(C++)+GMP implementation of the Batch GCD algorithm, by Daniel Bernstein. This algorithm, described in How To Find Smooth Parts Of Integers, allows to compute pairwise GCDs of a list of integers in quasilinear time and memory. See e.g. factorable.net, which also provides source code.
For large datasets (~ 8M 2048-bit moduli), current gmp
won't swap some
intermediate values correctly. The reason is an undocumented raw binary I/O
limit of 2**31
bytes.
The implementation of factorable.net patched this for
gmp-5.0.5
, and we provide a similar patch for the current latest
(gmp-6.1.2
), which is a more optimized and C++ friendly version.

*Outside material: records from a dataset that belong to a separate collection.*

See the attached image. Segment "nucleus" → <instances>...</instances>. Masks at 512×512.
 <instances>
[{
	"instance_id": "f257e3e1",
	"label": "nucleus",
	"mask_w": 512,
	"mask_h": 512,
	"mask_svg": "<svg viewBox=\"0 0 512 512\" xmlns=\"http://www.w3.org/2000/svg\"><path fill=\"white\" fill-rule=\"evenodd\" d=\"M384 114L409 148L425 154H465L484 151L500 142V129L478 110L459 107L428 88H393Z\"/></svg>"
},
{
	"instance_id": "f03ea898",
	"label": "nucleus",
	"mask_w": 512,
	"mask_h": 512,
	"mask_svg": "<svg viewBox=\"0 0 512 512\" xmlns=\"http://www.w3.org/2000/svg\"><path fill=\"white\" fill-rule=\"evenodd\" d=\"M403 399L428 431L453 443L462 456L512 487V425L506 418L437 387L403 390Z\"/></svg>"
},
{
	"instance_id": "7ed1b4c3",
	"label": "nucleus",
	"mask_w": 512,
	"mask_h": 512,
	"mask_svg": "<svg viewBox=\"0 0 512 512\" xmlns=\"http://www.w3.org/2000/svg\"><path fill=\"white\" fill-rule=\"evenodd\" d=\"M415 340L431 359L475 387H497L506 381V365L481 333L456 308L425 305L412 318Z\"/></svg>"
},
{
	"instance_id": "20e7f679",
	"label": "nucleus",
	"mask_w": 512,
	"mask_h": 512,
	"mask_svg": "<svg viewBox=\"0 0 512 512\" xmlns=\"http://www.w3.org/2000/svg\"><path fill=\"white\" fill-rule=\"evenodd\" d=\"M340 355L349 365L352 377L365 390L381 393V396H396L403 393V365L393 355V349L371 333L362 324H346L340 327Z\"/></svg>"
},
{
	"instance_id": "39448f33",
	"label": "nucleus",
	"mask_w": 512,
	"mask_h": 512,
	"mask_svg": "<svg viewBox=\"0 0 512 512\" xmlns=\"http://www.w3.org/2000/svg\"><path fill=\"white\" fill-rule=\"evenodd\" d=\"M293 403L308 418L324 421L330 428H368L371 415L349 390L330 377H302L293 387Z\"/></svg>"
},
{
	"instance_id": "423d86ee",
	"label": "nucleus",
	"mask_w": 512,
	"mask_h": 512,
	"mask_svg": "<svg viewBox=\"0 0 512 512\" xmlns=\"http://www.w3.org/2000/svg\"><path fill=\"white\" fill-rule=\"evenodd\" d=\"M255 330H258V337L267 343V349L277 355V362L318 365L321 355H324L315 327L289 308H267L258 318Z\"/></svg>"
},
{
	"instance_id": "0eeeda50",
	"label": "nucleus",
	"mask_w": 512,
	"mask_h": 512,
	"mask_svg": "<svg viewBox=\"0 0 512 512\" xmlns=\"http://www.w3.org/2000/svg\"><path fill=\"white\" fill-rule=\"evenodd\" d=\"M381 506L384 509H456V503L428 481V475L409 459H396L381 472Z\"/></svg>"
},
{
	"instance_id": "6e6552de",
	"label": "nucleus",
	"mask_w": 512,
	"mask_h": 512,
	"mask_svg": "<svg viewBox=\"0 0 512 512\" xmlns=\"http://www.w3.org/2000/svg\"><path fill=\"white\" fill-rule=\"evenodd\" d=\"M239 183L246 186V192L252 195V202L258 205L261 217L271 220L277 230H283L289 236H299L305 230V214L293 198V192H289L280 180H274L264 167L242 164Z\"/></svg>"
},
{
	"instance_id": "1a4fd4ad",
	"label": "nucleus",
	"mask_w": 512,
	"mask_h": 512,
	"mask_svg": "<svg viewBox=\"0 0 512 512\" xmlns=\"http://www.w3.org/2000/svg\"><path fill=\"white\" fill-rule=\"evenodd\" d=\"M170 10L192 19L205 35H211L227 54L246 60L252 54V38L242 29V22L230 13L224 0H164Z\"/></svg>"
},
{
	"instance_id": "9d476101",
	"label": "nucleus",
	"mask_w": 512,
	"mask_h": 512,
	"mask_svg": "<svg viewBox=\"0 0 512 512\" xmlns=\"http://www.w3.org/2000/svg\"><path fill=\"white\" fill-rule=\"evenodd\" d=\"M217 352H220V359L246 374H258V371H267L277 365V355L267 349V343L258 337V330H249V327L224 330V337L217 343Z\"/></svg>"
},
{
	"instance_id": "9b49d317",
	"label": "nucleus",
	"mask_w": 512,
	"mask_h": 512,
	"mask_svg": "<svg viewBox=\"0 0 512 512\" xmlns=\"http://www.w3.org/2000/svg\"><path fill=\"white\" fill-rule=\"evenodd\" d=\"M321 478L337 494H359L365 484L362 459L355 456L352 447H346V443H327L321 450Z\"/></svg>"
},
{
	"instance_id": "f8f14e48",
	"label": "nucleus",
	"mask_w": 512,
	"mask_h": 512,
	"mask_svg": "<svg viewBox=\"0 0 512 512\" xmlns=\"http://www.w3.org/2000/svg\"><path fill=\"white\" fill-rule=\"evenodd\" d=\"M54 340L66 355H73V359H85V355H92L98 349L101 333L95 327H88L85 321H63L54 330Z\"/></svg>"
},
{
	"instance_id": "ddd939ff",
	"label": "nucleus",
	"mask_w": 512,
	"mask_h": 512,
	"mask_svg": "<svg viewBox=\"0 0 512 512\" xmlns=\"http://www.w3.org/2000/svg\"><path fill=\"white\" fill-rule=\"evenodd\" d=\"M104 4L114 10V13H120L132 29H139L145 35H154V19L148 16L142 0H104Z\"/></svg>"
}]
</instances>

This implementation is slightly faster than the one given in
factorable.net.
Note that mpz_inp_raw
and mpz_out_raw
have changed since gmp-5.0.5
,
which makes the factorable.net patch incompatible
with current versions of gmp
. This patch has not been tested in 32-bit
systems. Both mpz_inp_raw
and mpz_out_raw
are modified with the patch to admit
integers up to 2**63
bytes; consequently, this breaks compatibility with
regular gmp
binary files.
You need g++, curl, m4, gmp, boost::thread
:
apt-get install curl m4 libgmp3-dev libboost-thread-dev
You need a csv file, containing integers in the following format
<ID>,<modulus in base 16>\n
You can also use
<ID>,<modulus in base 10>\n
and set the -base10
option when running.
These instructions have been tested in Ubuntu 18.04, 19.10
and Debian GNU/Linux 9.9 (stretch)
.
Clone and cd
to the repo. Run
make install
This will download gmp-6.1.2
, check the sha1
fingerprint, and apply our
updated patch.
Perform a toy test run with
make test
This should expose 8 compromised moduli and 2 duplicates out of the 15 samples.
Compile with make batchgcd
and run with
./batchgcd /path/to/csv/file [-base10]
Without the -base10
option, the default is base 16. Results contain no
factors, only IDs are stored in compromised.csv, duplicates.csv
.
If there are duplicates, you may want to filter them out before running the
algorithm, since any number sharing all of its factors may appear as duplicate
without really being duplicate. For instance; if n = pq, m = pr, h = qr
all
of them will appear as duplicates, and more work is needed to factorise (of
course, naïve pairwise GCDs will do).